Western and Soviet spy services used the tunnels too, as they attempted to ferry their people in and out of East and West Berlin, as well as tap the other side's telephone lines - while many ordinary East Berliners dug their own tunnels to try and escape to the West.
Given the grim nature of much of this history, Berlin's underground remains a controversial area.
In particular, organisations such as Berliner Unterwelten have drawn much criticism for opening up Nazi era bunkers.
Foedrowitz says: "They've labelled us 'bunker lovers' and some journalists tried to put us in a right-wing corner.
"But we are nothing of the kind. We are serious historians and urban archaeologists."
Then there is the chief underground complex of them all - Adolf Hitler's bunker.
The ruins of this remain buried under a car park close to the very heart of the city, a place marked on many guide books and historical maps of Berlin and usually also marked out by parties of tourists, standing over the site in an otherwise nondescript housing estate.
It has been blown up and filled with rubble, but parts of the giant complex of which it was the centre, are still intact.
One of these sections is the 'Fahrerbunker' - the underground garage where cars for the Nazi elite were parked.
Humboldthain Flak Tower, a Nazi
shelter in Berlin
Says Arnold: "I think the Fahrerbunker should also be opened up and made into a museum. Everyone knows that's where it is, and it has taken on this mythological status, with many people coming to see it.
"So let's demystify it - make it into a place where the horror can be explained."
But Berlin's city authorities disagree.
Manuela Damainakis, spokeswoman for the Berlin City Senate's Urban Development Department, told Aljazeera.net: "We had a discussion about the bunker.
"A decision was made. There is no future for it - there will be no signs for it, and everything will be built up around it."
A big factor behind the decision to leave this bit of the past well and truly buried was a concern the bunker could become a shrine for neo-Nazis.
The Urban Development Department's Damainakis says: "Can you imagine if there was the possibility for having a place where such people would gather right in the centre of Berlin?
"We don't want that. We don't want to give people places to remember these things, to commemorate them."
Yet the bunker's 8-foot thick cement roof and massive walls have proved tough to crack, with several attempts to demolish the structure leaving uncertain results.
How much remains under the car park off Voss Strasse seems largely unknown.
The Cold War too provokes controversy, with discussion over how the period - and the division of the city in particular - should be remembered.
In 2004, an unofficial memorial consisting of 1065 crucifixes to those who died trying to cross the divided city was set up at the notorious Cold War Checkpoint Charlie.
Now, the Senate intends a new memorial instead.
"We're talking about something more than a museum," Damainakis says. "We thought it would not be the best idea to put a memorial just in one place, as the wall was everywhere, a part of the whole city.
"So what we're thinking is of something where people will be shown around Berlin to places where the division was most evident. We don't just want a 10-minute tour."
Berlin has already produced some striking monuments to commemorate the darker pages of its history - and of the history of all Germany too - with the Jewish museum, the Holocaust monument and the museum to the East German secret police, the Stassi.
Yet in some ways, the chill of the underground city, in its stark concrete walls and echoing chambers, remains one of the most thought provoking memorials of past horror.
"For many years afterwards, none of us who survived ever talked about what it was like down here," says Gesundbrunnen resident Schubbel.
"Not even to each other. And nobody ever asked us either. Now, most of us are gone. I was a little boy back then. We saw some quite terrible things.
"Now though, we want to say, 'look, this is what happened' because we want people to know what it was like so it can never happen again.
"That's what it's really all about - stopping it from ever happening again."

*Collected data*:
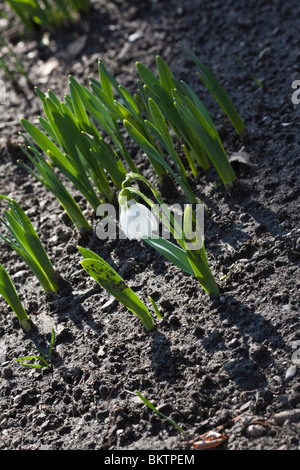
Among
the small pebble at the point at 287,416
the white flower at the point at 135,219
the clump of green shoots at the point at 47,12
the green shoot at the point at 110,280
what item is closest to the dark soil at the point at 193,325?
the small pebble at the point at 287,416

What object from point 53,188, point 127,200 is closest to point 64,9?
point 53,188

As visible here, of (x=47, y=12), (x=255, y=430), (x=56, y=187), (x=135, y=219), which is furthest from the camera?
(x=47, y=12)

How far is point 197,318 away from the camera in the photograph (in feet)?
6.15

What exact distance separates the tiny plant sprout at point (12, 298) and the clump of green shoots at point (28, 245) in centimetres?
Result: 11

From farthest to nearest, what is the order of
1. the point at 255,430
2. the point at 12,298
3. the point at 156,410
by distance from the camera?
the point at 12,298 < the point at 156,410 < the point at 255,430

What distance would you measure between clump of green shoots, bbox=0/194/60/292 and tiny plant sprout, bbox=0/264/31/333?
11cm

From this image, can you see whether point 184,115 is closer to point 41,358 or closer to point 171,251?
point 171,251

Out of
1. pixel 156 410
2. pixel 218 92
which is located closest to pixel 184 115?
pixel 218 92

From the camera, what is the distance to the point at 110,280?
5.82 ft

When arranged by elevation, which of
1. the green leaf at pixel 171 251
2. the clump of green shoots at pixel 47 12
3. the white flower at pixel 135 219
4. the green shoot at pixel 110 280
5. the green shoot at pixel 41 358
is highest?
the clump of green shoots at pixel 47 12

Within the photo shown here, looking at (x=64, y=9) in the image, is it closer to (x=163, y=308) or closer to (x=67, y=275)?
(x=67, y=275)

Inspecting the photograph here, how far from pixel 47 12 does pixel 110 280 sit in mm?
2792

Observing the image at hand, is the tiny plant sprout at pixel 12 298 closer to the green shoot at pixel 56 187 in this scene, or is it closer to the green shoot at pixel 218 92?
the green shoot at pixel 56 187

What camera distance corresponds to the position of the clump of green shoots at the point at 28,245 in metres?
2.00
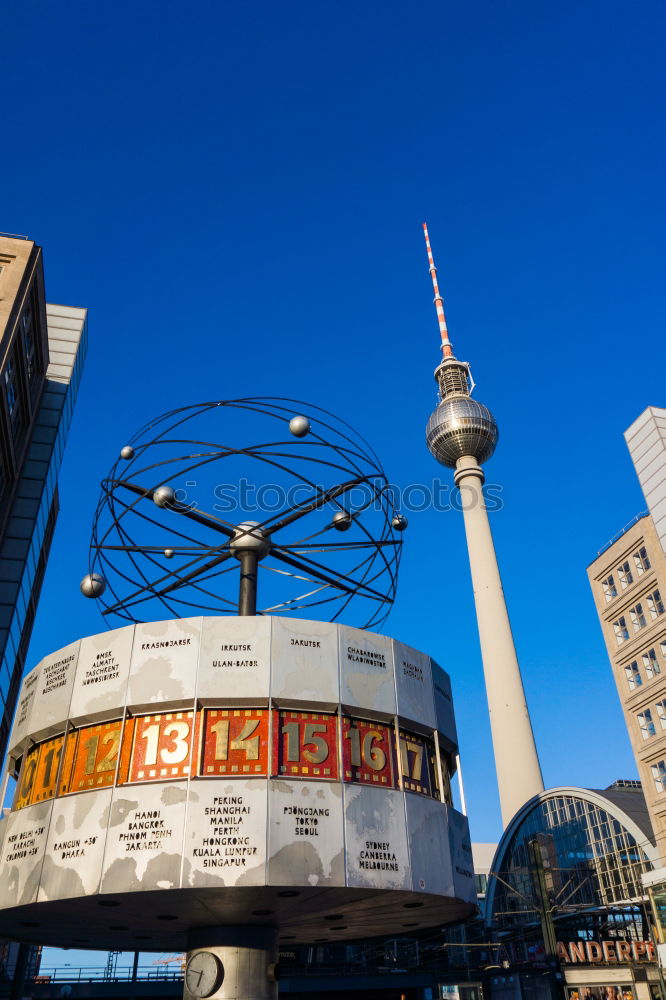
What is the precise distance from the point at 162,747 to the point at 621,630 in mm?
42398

--

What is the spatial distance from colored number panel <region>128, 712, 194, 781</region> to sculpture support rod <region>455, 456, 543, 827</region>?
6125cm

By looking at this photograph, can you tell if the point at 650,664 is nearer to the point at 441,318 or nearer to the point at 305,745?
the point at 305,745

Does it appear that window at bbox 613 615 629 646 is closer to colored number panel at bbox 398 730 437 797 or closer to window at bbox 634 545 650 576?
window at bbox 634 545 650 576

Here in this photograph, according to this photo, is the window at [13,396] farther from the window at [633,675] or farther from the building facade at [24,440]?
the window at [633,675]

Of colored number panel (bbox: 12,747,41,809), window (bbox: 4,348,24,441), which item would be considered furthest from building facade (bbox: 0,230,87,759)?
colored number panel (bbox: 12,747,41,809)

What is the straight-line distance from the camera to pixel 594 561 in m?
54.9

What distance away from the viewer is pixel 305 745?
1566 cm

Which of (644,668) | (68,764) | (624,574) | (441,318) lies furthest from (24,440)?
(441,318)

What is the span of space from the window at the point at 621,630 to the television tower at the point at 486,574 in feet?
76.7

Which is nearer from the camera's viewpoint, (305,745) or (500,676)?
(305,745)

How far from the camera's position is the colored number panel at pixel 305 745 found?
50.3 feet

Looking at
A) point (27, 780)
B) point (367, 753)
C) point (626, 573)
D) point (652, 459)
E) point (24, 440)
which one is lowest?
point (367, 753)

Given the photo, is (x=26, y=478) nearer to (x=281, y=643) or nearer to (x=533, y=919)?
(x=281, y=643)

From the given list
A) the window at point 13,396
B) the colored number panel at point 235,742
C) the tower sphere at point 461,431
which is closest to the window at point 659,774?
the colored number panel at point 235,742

...

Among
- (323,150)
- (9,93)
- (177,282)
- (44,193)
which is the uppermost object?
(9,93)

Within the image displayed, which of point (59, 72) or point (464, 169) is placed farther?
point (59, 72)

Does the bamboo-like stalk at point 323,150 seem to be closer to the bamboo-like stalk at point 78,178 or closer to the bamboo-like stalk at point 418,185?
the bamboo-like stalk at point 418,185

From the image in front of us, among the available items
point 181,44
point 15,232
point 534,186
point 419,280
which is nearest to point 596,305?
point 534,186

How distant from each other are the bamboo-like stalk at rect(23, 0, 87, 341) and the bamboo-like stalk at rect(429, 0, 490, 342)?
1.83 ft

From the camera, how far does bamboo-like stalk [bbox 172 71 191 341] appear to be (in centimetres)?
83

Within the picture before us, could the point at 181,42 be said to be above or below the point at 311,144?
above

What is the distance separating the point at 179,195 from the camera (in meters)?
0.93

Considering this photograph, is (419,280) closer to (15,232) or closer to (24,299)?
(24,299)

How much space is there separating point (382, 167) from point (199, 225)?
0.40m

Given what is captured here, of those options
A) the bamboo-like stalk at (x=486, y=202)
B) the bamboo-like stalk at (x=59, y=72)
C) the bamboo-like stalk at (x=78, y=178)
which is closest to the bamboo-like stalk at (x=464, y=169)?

*TASKS*:
(a) Duplicate the passage of the Berlin underground article from "The Urban Development" to "leaving uncertain results.".
(b) According to the Berlin underground article, how many crucifixes made up the unofficial memorial set up at Checkpoint Charlie in 2004?
(c) Which monuments does the Berlin underground article list as ones Berlin has already produced to commemorate the darker pages of its history?

*LIST OF ANSWERS*:
(a)
The Urban Development Department's Damainakis says: "Can you imagine if there was the possibility for having a place where such people would gather right in the centre of Berlin?
"We don't want that. We don't want to give people places to remember these things, to commemorate them."
Yet the bunker's 8-foot thick cement roof and massive walls have proved tough to crack, with several attempts to demolish the structure leaving uncertain results.

(b) 1065

(c)
- The Jewish museum
- The Holocaust monument
- The museum to the East German secret police, the Stassi